Ostia: La Finale Notte: Delving into the events leading up to the savage killing of activist and director Pier Paolo Pasolini, Ostia: La Finale Notte grips you from the very first scene. A young man, Pino, is on the telephone, scared and clearly desperate. We are unsure of his role, but sense ill intent. As he meets and leads Paolo on, what Pino has in store for the artist is slowly unveiled.
Ostia plays well on the distinct styling of Pasolini’s own films: every shot is deliberate, and aesthetically stunning. The post-modern narrative and elegant pacing lets you soak up the intrigue and digest the developing plot. There is a looming doom and darkness as the action unfolds. Despite knowing how this story ends, it still manages to sneak up and bludgeon you from out of nowhere. Something so beautiful turns out to be quite deadly, in story and in style.
Each character has intriguing motives, well calculated by the cast and executed gracefully.
Boreham’s integration of a strong, feisty female character, along with a lost, nervous but determined younger man takes you back to Pasolini’s Mamma Roma. Couple this with the delicious film-noir elements, and you have a film that oozes class.
Pino, played by Miles Szanto, successfully drives the emotion of the audience. We pity him, then loathe him; sympathise, then reject him. The best characters in film are never truly sympathetic, and never black and white. We see a man forced to do something terrible, then a man who seems to do terrible things with ease. Up until the final cut you never really know where Pino actually stands in all this, and that makes him fascinating.
At times it does feel as though a prerequisite knowledge of Pasolini is required to get the fullest experience from Ostia. In the film itself he feels a bit bland, and little is revealed about his character to make him engage with an unknowing audience member. Yet pristine execution and masterful storytelling made the film a strong contender at the Iris Prize Festival 2012. Graphic and sexy, Ostia: La Finale Notte is stunning.

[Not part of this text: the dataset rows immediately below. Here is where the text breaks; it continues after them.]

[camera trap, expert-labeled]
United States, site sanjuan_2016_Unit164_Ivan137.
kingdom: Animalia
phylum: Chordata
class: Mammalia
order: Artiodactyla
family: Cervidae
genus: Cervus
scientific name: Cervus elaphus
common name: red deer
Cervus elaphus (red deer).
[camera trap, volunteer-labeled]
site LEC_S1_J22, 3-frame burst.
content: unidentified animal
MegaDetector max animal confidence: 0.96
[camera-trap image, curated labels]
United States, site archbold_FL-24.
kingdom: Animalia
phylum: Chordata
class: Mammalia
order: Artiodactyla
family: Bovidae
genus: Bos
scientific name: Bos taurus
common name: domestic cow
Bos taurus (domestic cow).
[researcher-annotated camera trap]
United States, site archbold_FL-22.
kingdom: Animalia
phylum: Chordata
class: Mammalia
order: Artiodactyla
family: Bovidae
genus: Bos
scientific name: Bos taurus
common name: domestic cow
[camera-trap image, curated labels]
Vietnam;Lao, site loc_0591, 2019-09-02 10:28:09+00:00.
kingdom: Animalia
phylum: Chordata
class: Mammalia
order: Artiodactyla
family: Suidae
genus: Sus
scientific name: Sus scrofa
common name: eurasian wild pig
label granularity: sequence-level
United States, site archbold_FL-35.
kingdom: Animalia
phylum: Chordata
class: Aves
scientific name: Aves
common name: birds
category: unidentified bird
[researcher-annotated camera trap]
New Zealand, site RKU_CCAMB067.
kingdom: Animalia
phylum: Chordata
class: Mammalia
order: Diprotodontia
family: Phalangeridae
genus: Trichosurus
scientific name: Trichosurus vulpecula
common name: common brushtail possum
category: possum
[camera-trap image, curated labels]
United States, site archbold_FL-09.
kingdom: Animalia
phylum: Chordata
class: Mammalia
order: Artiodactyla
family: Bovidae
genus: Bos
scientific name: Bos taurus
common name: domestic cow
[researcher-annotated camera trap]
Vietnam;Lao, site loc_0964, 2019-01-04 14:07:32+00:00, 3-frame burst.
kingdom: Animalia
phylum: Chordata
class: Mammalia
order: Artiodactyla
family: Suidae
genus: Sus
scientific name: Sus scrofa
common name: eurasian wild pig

Overall Opinion: Natural filmmaking is difficult in this style, yet Craig Boreham has made something that feels elegant and timeless. Evocative, gritty, gorgeous and refreshing. Ostia is a fitting homage to Pasolini.
Rating: 8 out of 10
Hatch, from director Christoph Kuschnig, tells the story of heartbreak and loss on a cold night in Vienna. Milo is an illegal immigrant from Poland reduced to shoplifting to support his young family. He convinces his partner Biljana they cannot make the new life they seek in Austria while raising a baby. Reluctantly they agree to give her up for adoption, leaving her in a ‘hatch’ for unwanted babies. As they walk away, they witness the kidnapping of their baby girl by a man in a luxury car. Devastated, they are unaware the kidnapper, Thomas, is a caring man who’s desperate to have a child in a country where gay couples are unable to adopt. But will Thomas be able to keep a baby taken in such a way?
Given the spectrum of emotions such a series of events would invoke in people facing them, this film and its cast seem delicate and sincere. Each character is believable and sympathetic: you feel for each one as they experience real human trauma, hit with tough decisions and burdened with regret.
Although the pacing is rather slow, the seamless transitions allow you to really appreciate the narrative, the film’s real driving force. Hatch gives you plenty of time to interpret what you see before you; and what you see is very pleasing on the eye. The film’s aesthetic is crisp and cool as the Vienna winter. It keeps a dank and gritty feel as we enter the colourless world of the two immigrants, raising stark contrast to the warm, soft-glow home of the affluent gay couple. The style keeps you feeling uneasy, and never quite comfortable with the apparent resolutions. This is not a happy story, but it certainly is gripping.
It is dark and truly touching, but there is quite a major problem for this film. There is a danger that the message it seeks to convey will be misread. On the surface some may see it as suggesting a risk that desperate gay couples will resort to stealing babies if they do not get adoption rights. This is a shallow interpretation and the fault would ultimately lie with the close-minded viewer who sees it like this.
The true message, that not being given the chance to adopt when all you want is a child is like losing a child itself, is hidden deeper. We can only hope that people receive this message, rather than the former (which would be dangerously incorrect).
However, this flaw could only have arisen with a film brave enough to take on the issue in such an evocative way. Kuschnig should be commended for tackling it, and for creating a truly engrossing and devastating film.
Overall Opinion: Superbly acted, Hatch tells a very difficult story very well. The story loses its grip at times, but you will be taken to the extreme of your emotions as events unfold. Each invoking sorrow and hatred, the lead characters Kuschnig weaves are rich. Superficially, the message is dubious and open to misinterpretation. Yet on closer inspection, Hatch touches on an important issue, portraying brilliantly the potential damage to real people facing it.